All,
DC_SIGGRAPH's next meeting will be a joint event with DC ACM and DC SIGADA with support from the Washington Academy of Sciences. RSVP to
dc_siggraph@mail.com if you are planning to attend so I can get a head count from our chapter.
When: Wednesday, June 10th, 7:30pm to 9:00pm
Where: American Academy for the Advancement of Science (AAAS)
2nd Floor Conference Room
1200 New York Avenue NW
(entrance is on 12th Street)
Near metro center
Speaker: William Glascoe with contributions by Dr. Nicholas Polys
Topic: Lifegraphs for Mobile Mirror Worlds: Linking Supply, Value, and Customer Chains
Have you wondered why record and bookkeeping has not been automated for all of us? From the moment a legal or natural person is known to be on the way to last data generating event of its corpse. This talk examines lifegraphing (not life logging) in the context of the proliferation of 3D Computer-Aided everything, the payment card industry's infrastructure, the electronic health records mandate, geographical information systems, and electronic data interchange standards. To fully understand the conceptualization of lifegraphs, a 100-yr story of a person born in the year 2000 is use to explain what lifegraphs are (aren't) and how they may change the chains between government, corporations and citizens who come live by them. William Glacoe will
conduct most of the talk, but a small presentation will also be provided by Dr. Nicholas Polys.
Speaker Bio:
William Glascoe is a Project Manager in the Logistics & Supply Chain Management subpractice of CSC's Federal Consulting Practice and an Air
Force Reserves' Lieutenant Colonel at the National Security Space Office. He recently won a CSC Leading Edge Forum Grant to investigate extensible 3D (X3D) for Enterprise Applications, which yielded the idea of lifegraphs as he defines them.

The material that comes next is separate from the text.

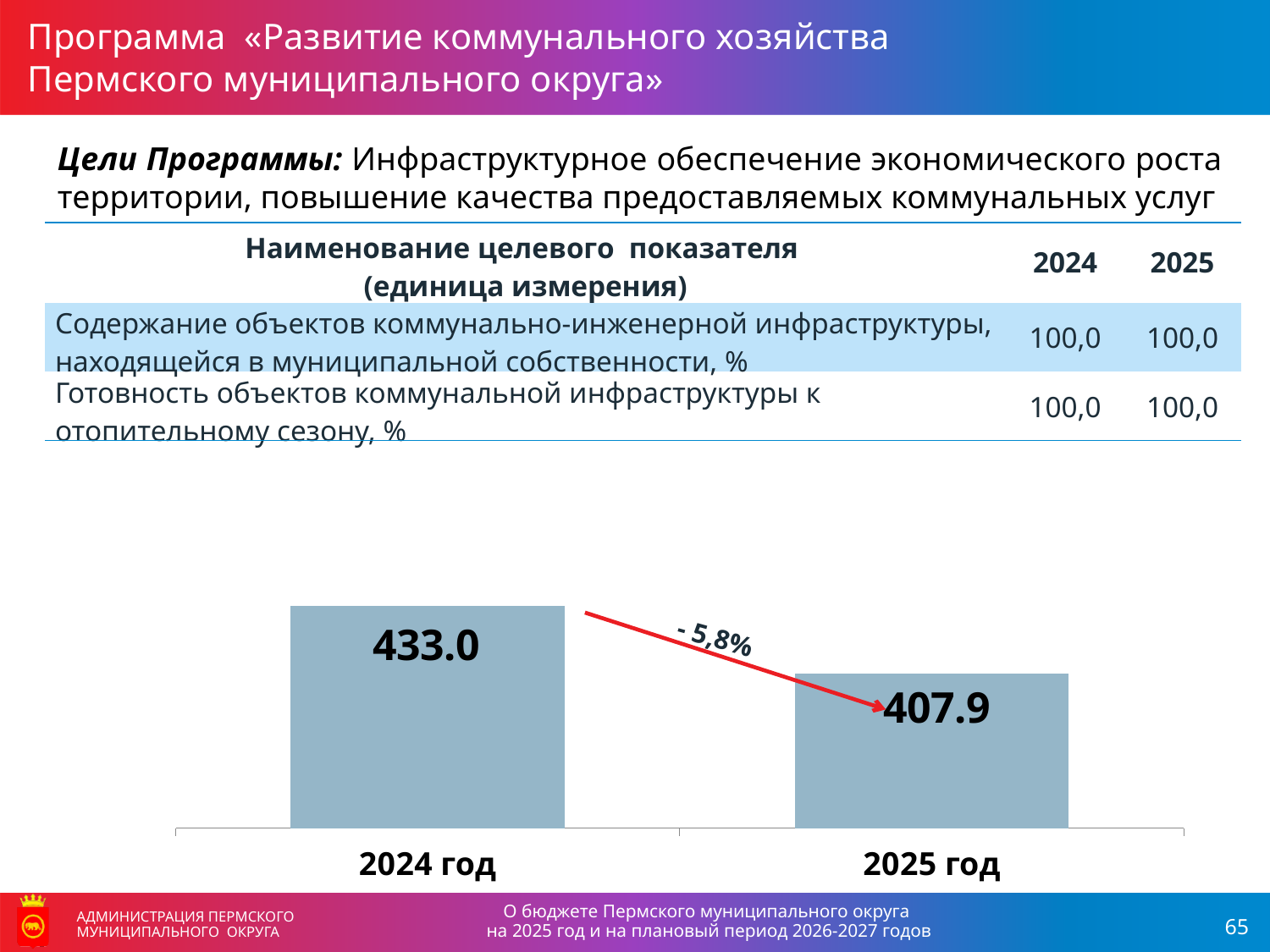
Which year has the lowest value in the bar chart? 2025 год How many bars are shown in the bar chart? 2 What kind of chart is shown on the slide? bar chart What percentage change is written next to the red arrow in the bar chart? - 5,8% Which year has the highest value in the bar chart? 2024 год What is the value for 2024 год in the bar chart? 433.0 Do the values in the bar chart rise or fall from 2024 год to 2025 год? fall Which is larger in the bar chart, the value for 2024 год or for 2025 год? 2024 год What is the difference between the values for 2024 год and 2025 год in the bar chart? 25.1 What colour are the bars in the bar chart? grey-blue What is the value for 2025 год in the bar chart? 407.9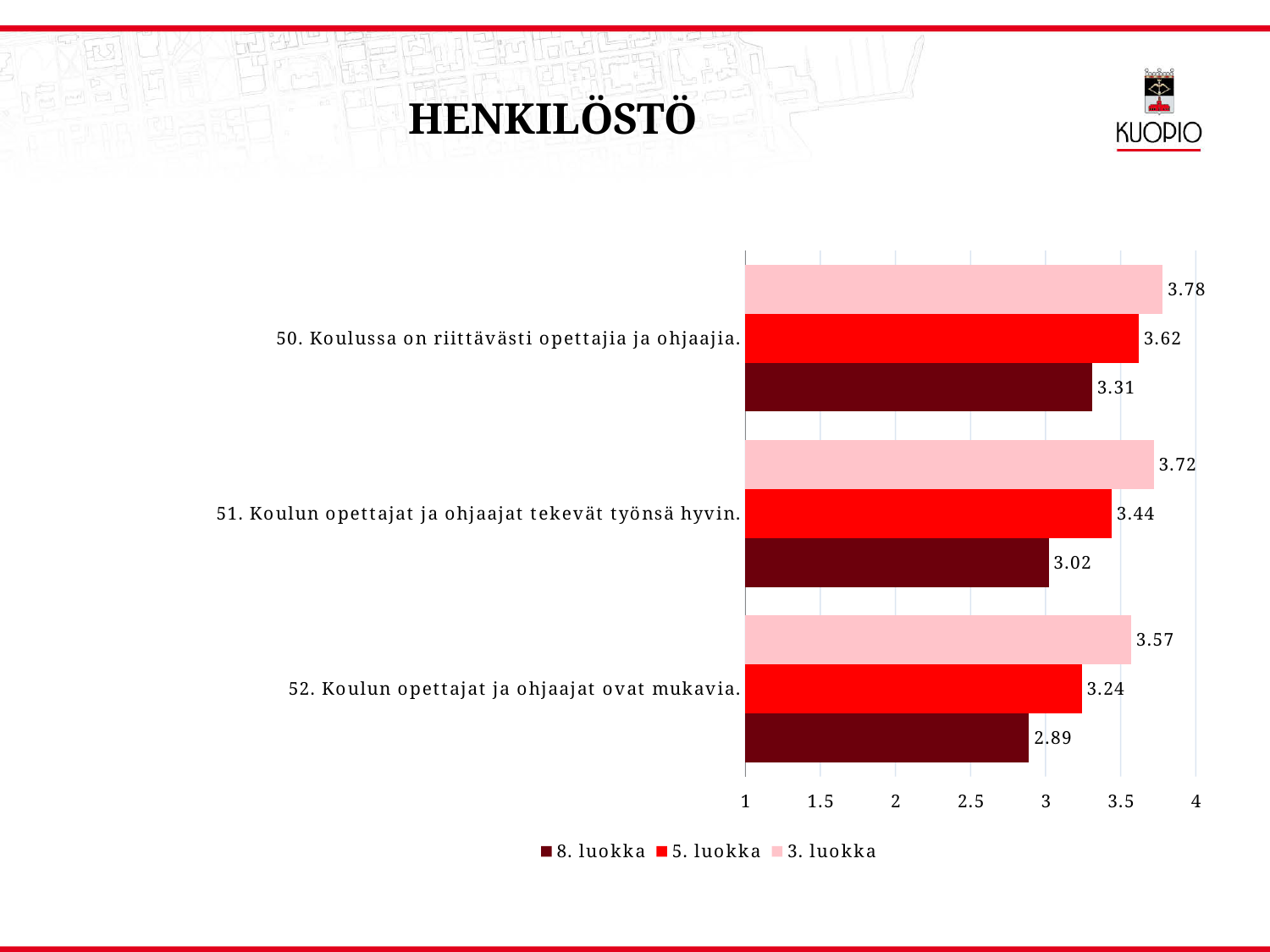
On item 51, which is larger: the value for 5. luokka or the value for 8. luokka? 5. luokka Which item has the highest value for 8. luokka? 50. Koulussa on riittävästi opettajia ja ohjaajia. What is the difference between the 3. luokka and 8. luokka values on item 52? 0.68 What is the value for 5. luokka on item 51 (Koulun opettajat ja ohjaajat tekevät työnsä hyvin)? 3.44 Is the value for 8. luokka on item 52 greater or less than 3? less Which item has the lowest value for 3. luokka? 52. Koulun opettajat ja ohjaajat ovat mukavia. What is the value for 3. luokka on item 50 (Koulussa on riittävästi opettajia ja ohjaajia)? 3.78 How many items (categories) are shown on the chart? 3 What kind of chart is shown on the slide? bar chart How many series does the legend list? 3 What is the value for 8. luokka on item 52 (Koulun opettajat ja ohjaajat ovat mukavia)? 2.89 What is the title of the slide containing the chart? HENKILÖSTÖ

William is a certified Project Management Professional and recently returned from a year long assignment in Baghdad where he managed business planning projects for the DoD Task Force to Improve Business and Stability Operations in Iraq. He was a Software Risk Manager at the Office of Naval Research's Best Manufacturing Practices Center of Excellence in College Park, MD during 2007. Between 1996 and 1999, he was the Chief, Software Integration and Test in a classified System Program Office during his third Air Force active duty assignment. He is a certificate holder of the Air Force Institute of Technology's Software Professional Development Program.
William holds a BS Physics, Applied from the USAF Academy, MS Telecommunications, CU Boulder and a Certificate of Completion, International Space University (1999 Summer Session Program, Khorat, Thailand)
Special Guest:
Dr. Nicholas Polys heads the VT-ARC Visualization Group. He has developed interactive 3D graphic content and systems for over 9 years. His research interests lie at the heart of Human Computer Interaction: the intersection of visualization, virtual environments, and perception.
After his undergraduate research in Cognitive Science at Vassar College (1996), he jumped into the networked information space of the WWW developing audio, visual, and 3D assets and software. His doctoral work at Virginia Tech (2006) examined perceptual cues and layout behaviors for Information-Rich Virtual Environments for desktop to immersive platforms.
As a co-author of the international standard Extensible 3D (X3D) and Director of the Web3D Consortium, he is the author of numerous
peer-reviewed papers, tutorials, and workshops. Currently, Nicholas is a researcher for Virginia Tech Research Computing building information architectures and user interfaces for computational scientists.